UK asks European Union for three-month Brexit delay

By Luke Vargas   
Published
Prime Minister Theresa May gestures in response to questions from lawmakers during a meeting of the House of Commons. March 20, 2019. Courtesy: House of Commons Press Office
Prime Minister Theresa May gestures in response to questions from lawmakers during a meeting of the House of Commons on Wednesday. (Courtesy: House of Commons Press Office)

European Council President Donald Tusk says he'd back a short Brexit delay on the condition British lawmakers quickly agree on a Brexit deal.

UNITED NATIONS — British voters eager to leave the European Union as planned on March 29 had their hopes dashed on Wednesday, as Prime Minister Theresa May formally asked European leaders to extend a Brexit deadline to June 30 amid repeated failures by lawmakers to agree on a Brexit deal.

Speaking one day ahead of a summit of European leaders to discuss Brexit, European Council President Donald Tusk said he approved May’s delay on one condition.

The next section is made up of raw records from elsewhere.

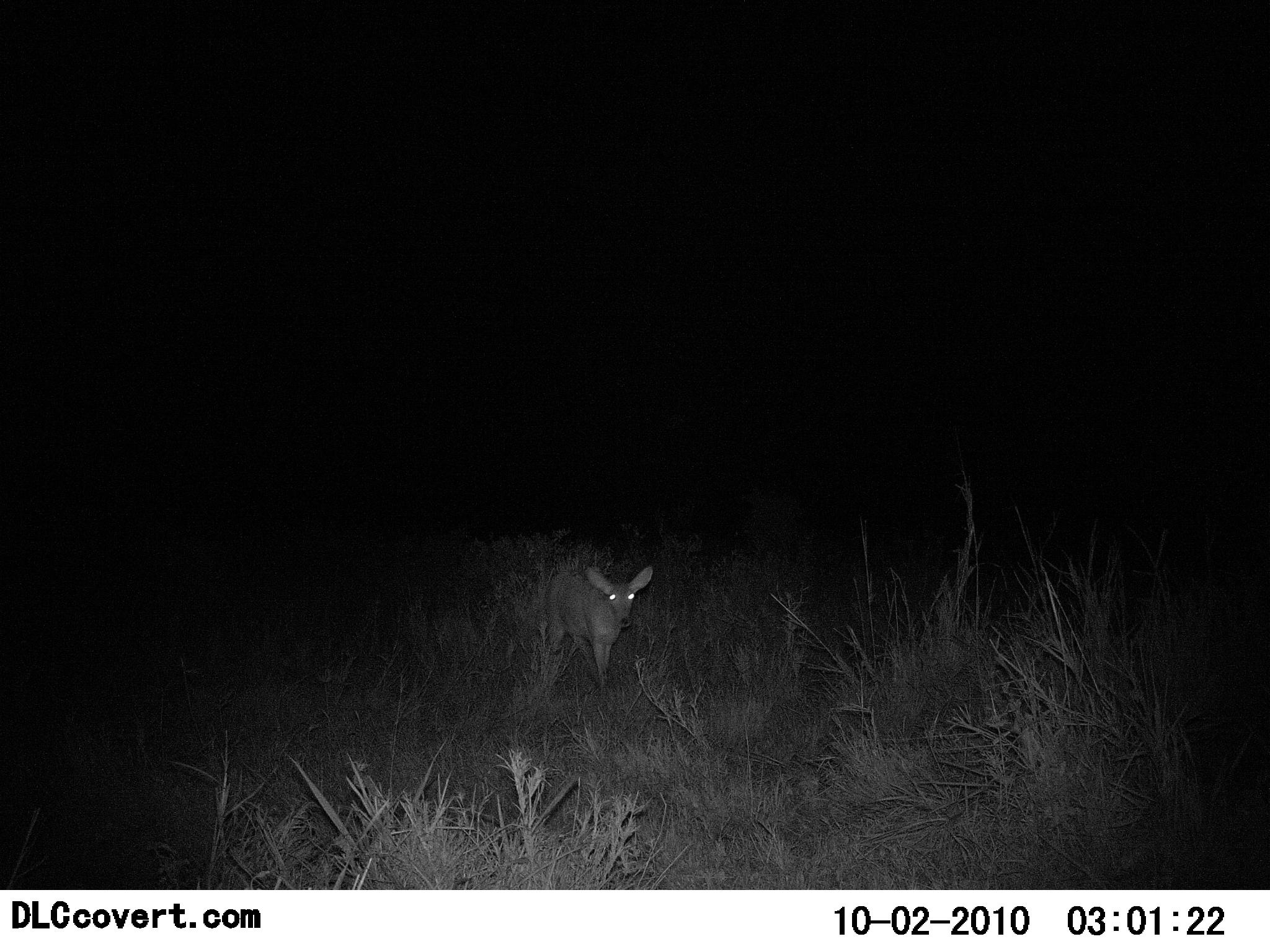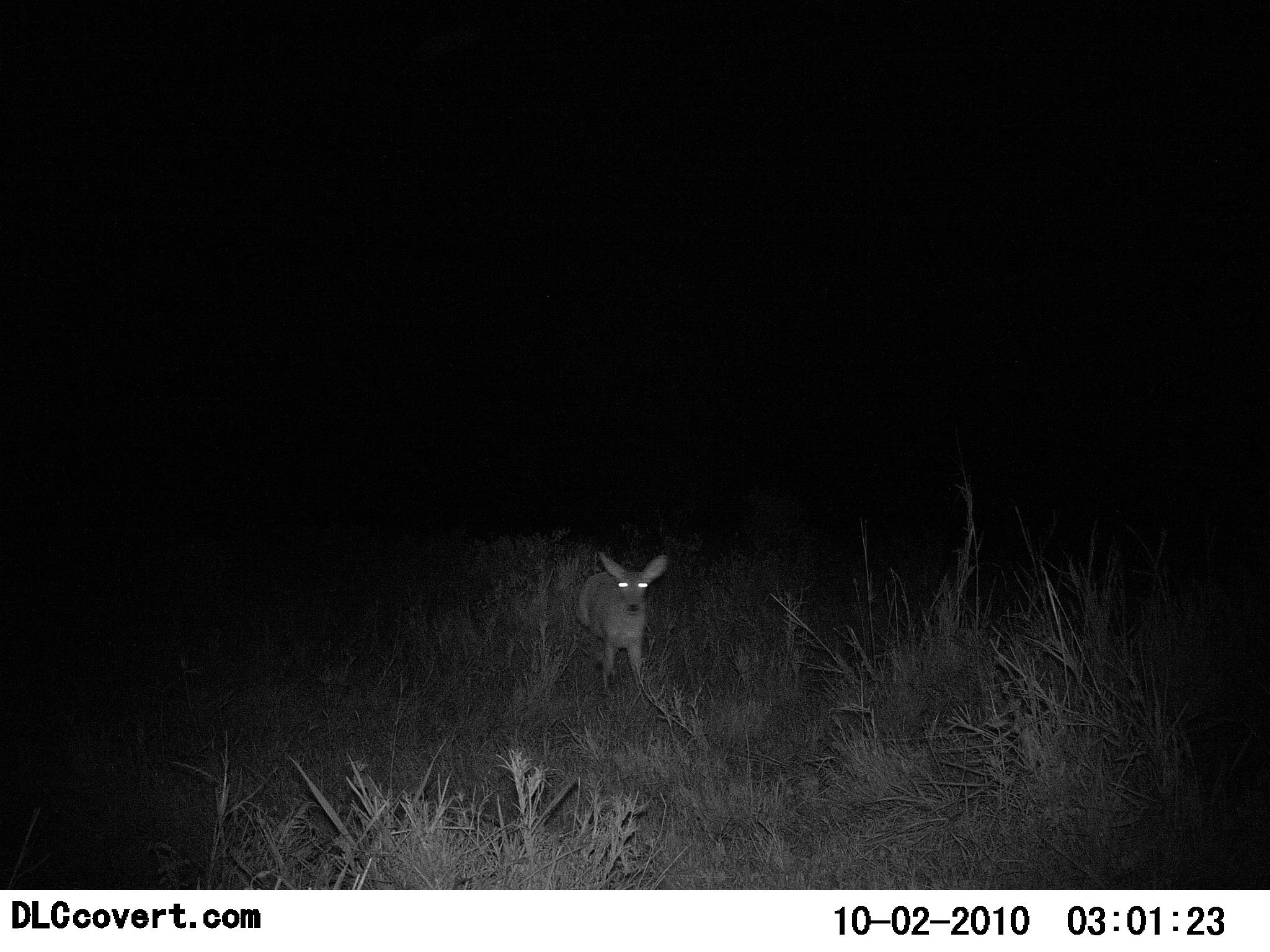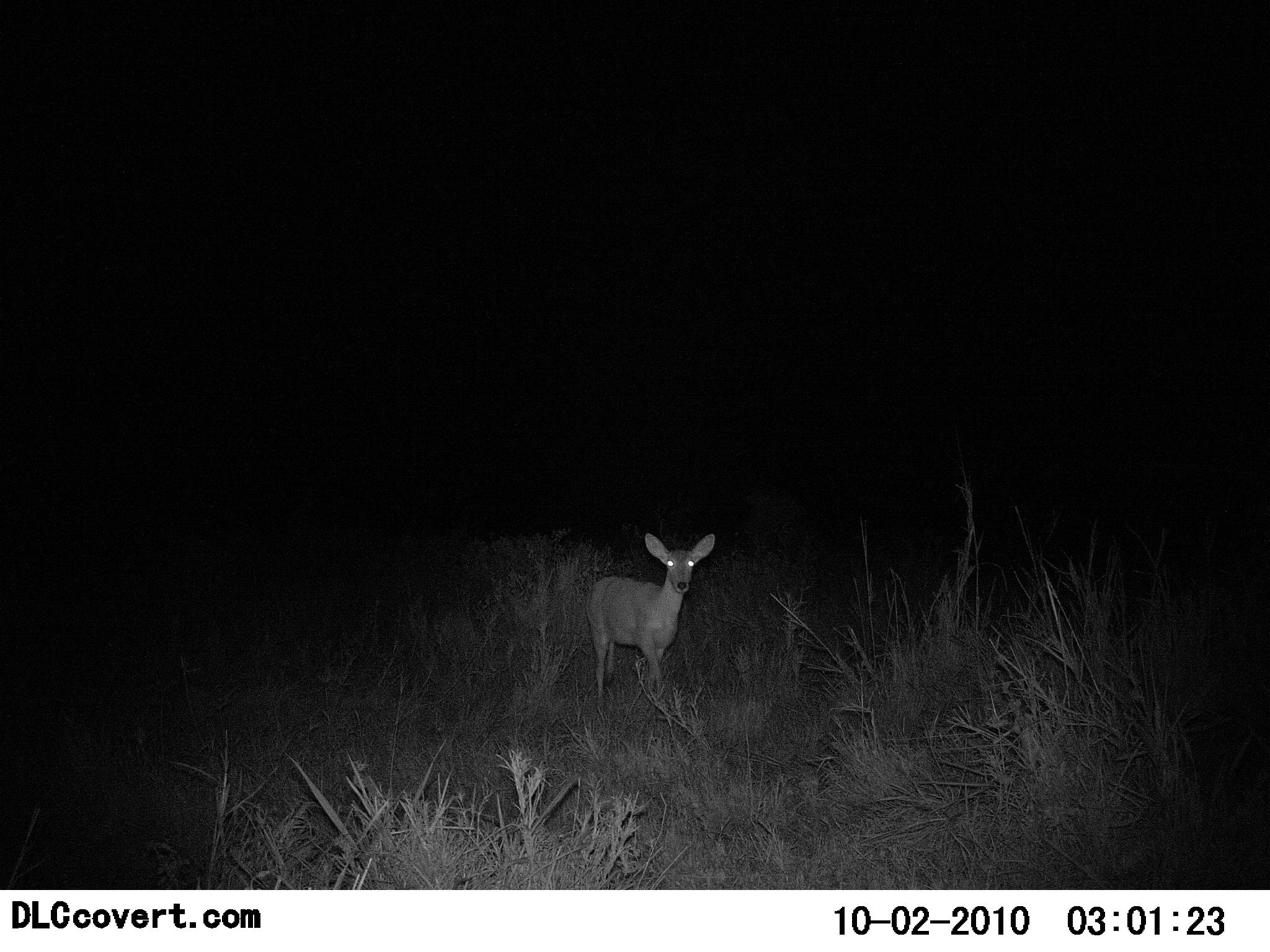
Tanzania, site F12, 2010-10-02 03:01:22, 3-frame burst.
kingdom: Animalia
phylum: Chordata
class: Mammalia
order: Artiodactyla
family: Bovidae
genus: Redunca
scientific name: Redunca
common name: reedbuck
Reedbuck (Redunca), count 1. Behavior (volunteer vote fractions): standing 42%, resting 0%, moving 67%, interacting 0%. Young present (vote fraction): 0%. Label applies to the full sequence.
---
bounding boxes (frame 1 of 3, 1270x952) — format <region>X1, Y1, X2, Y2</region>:
animal: <region>532, 563, 654, 690</region>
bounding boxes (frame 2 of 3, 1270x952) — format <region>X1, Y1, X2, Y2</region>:
animal: <region>571, 549, 669, 694</region>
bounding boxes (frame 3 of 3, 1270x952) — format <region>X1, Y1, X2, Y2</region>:
animal: <region>584, 532, 716, 703</region>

“I believe a short extension will be possible. But it will be conditional on a positive vote on the withdrawal agreement in the House of Commons.”

Obtaining that positive vote has thus far proved elusive for May. On two occasions — in January and again this month — members of the House of Commons overwhelmingly rejected the Brexit deal she first began negotiating in early 2017.

May had hoped to present the same deal for a third vote this week, but she was blocked from doing so by the speaker of the House of Commons, who invoked a parliamentary convention dating back to the year 1604 that the government could not present the same bill for multiple votes without making substantial changes to its text.

It’s not clear how May hopes to get around that rule when she hopes to present her Brexit deal for a third up or down vote next week. Perhaps she hopes the urgency of the situation and the increasingly likely possibility that Britain crash out of the E.U. without any arrangements in place — will convince wary lawmakers to pinch their noses and back her Brexit text.

If they fail to do so, May suggested she preferred a ‘no-deal Brexit’ to none at all.

“Some have suggested holding a second referendum. I don’t believe that’s what you want, and it is not what I want. We asked you the question already and you gave us your answer. Now you want us to get on with it, and that is what I am determined to do.”